» **Task to carry out**:
Rewrite the stretch from the line containing "From how far" through the end of the records, renaming "gap" to "distance" and leaving everything else as it is.

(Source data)
┏━━
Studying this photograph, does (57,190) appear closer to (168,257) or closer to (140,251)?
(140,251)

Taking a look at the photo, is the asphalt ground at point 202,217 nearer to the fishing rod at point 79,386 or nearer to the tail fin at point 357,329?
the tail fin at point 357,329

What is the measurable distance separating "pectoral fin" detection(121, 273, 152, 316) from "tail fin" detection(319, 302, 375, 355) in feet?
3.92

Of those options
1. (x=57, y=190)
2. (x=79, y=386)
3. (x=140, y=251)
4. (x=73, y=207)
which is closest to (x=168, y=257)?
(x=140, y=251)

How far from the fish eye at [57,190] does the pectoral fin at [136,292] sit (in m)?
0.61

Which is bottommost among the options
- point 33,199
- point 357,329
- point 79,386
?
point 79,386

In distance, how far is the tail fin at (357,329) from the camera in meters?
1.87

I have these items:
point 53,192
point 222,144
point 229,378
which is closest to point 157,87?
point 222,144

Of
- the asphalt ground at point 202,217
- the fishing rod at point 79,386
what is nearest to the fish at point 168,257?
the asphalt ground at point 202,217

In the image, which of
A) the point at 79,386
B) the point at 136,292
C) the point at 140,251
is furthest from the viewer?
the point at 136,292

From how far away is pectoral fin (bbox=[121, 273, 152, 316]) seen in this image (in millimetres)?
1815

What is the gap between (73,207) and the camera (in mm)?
┗━━
» **Response to this exercise**:
From how far away is pectoral fin (bbox=[121, 273, 152, 316]) seen in this image (in millimetres)?
1815

What is the distance between (73,207) and the camera (in mm)?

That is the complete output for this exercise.